How Would Oblivious Memory Boost Graph Analytics on Trusted Processors?
Jiping Yu, Xiaowei Zhu, Kun Chen, Guanyu Feng, Yunyi Chen, Xiaoyu Fan, Wenguang Chen
TL;DR
The paper addresses privacy-preserving multi-party graph analytics on trusted processors, where memory-access patterns can leak sensitive information. It introduces Oblivious Memory (OM) and the ObliGE framework, which use a grid-based, oblivious graph storage and a full-graph scan to avoid costly sorting passes while preserving data-oblivious execution. Key contributions include the 2D grid edge-list storage, vertex mapping via oblivious sort, end-to-end pre/post-processing to maintain obliviousness, and a hardware feasibility discussion with addressable and pinning OM implementations. Empirically, ObliGE achieves up to around 186x speedups over oblivious sort-based baselines and substantially narrows the gap to insecure systems, suggesting OM-enabled trusted processors can make secure graph analytics far more practical and guiding hardware designers toward OM integration.
Abstract
Trusted processors provide a way to perform joint computations while preserving data privacy.

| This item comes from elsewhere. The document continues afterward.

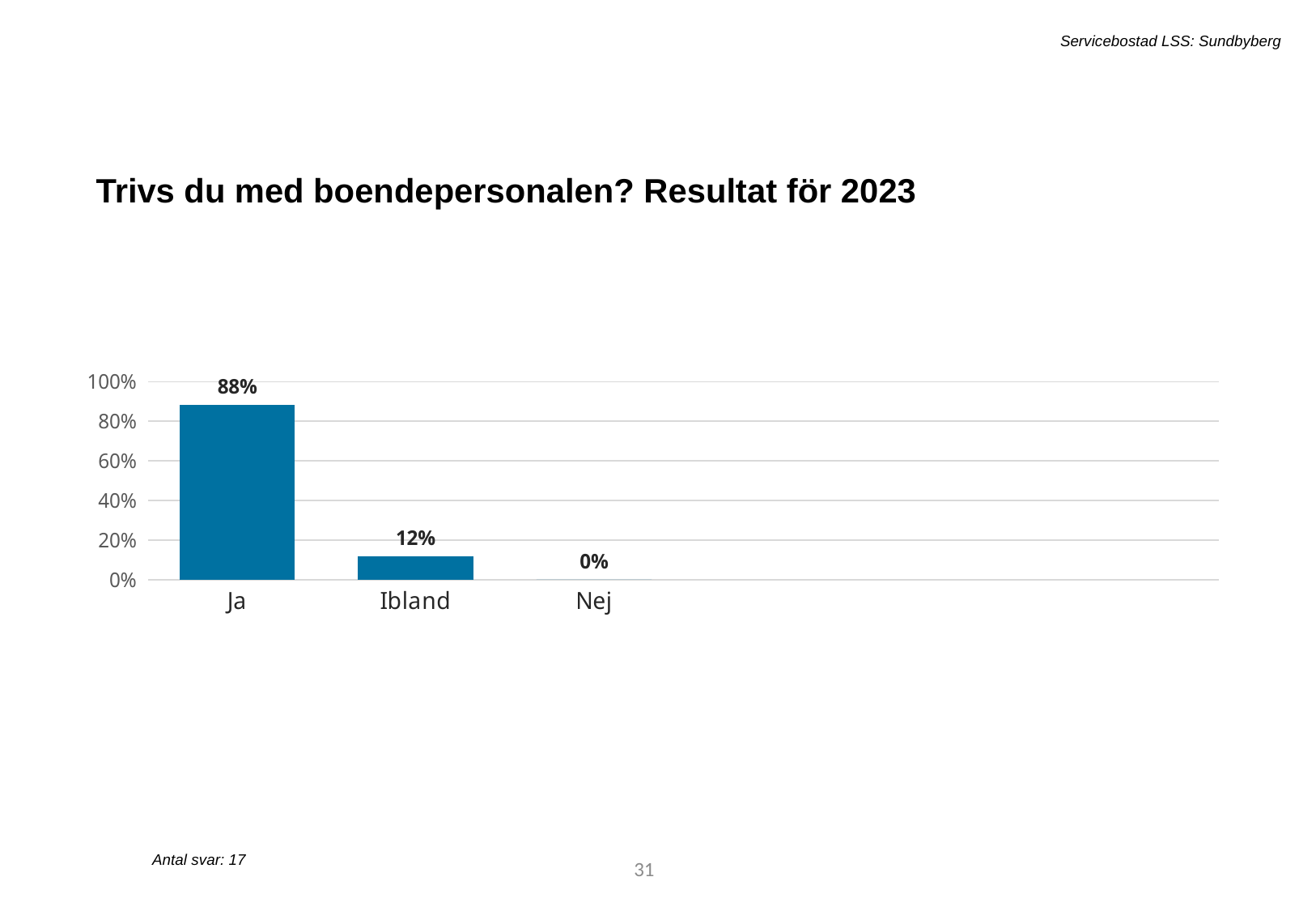
Which category has the highest value? Ja Which category has the lowest value? Nej Do the values rise or fall from left to right along the x axis? fall What kind of chart is shown on the slide? bar chart What is the value for Nej? 0% What is the difference between the values for Ja and Ibland? 76% How many categories are shown on the x axis? 3 What is the value for Ja? 88% Is the value for Ja greater or less than 80%? greater How many responses (Antal svar) does the slide report? 17 What is the value for Ibland? 12% Which is larger, the value for Ibland or the value for Nej? Ibland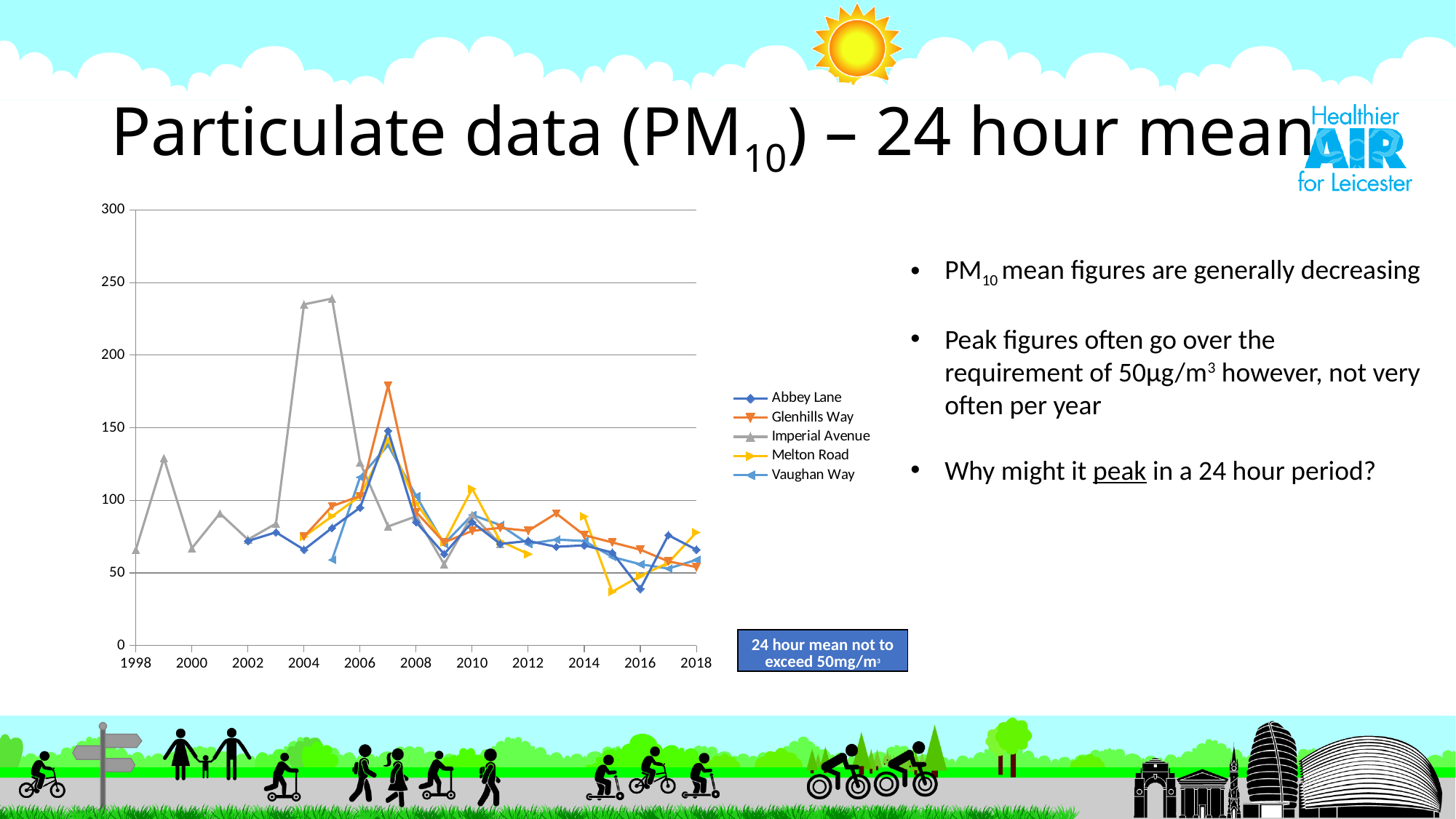
Which series has the highest value in 2007? Glenhills Way How many year labels are shown on the x axis? 11 Does the Imperial Avenue line rise or fall between 2005 and 2009? fall Is the value for Imperial Avenue in 2005 greater or less than 200? greater Is the value for Imperial Avenue in 1998 greater or less than 100? less What is the highest value shown on the y axis? 300 Which is larger: the Imperial Avenue value in 2005 or the Glenhills Way value in 2007? Imperial Avenue in 2005 Is the value for Glenhills Way in 2007 greater or less than 150? greater How many series does the chart legend list? 5 What kind of chart is shown on the slide? line chart Which series reaches the highest value anywhere on the chart? Imperial Avenue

To overcome the performance degradation caused by data-oblivious algorithms to prevent information leakage, we explore the benefits of oblivious memory (OM) integrated in processors, to which the accesses are unobservable by adversaries. We focus on graph analytics, an important application vulnerable to access-pattern attacks. With a co-design between storage structure and algorithms, our prototype system is 100x faster than baselines given an OM sized around the per-core cache which can be implemented on existing processors with negligible overhead. This gives insights into equipping trusted processors with OM.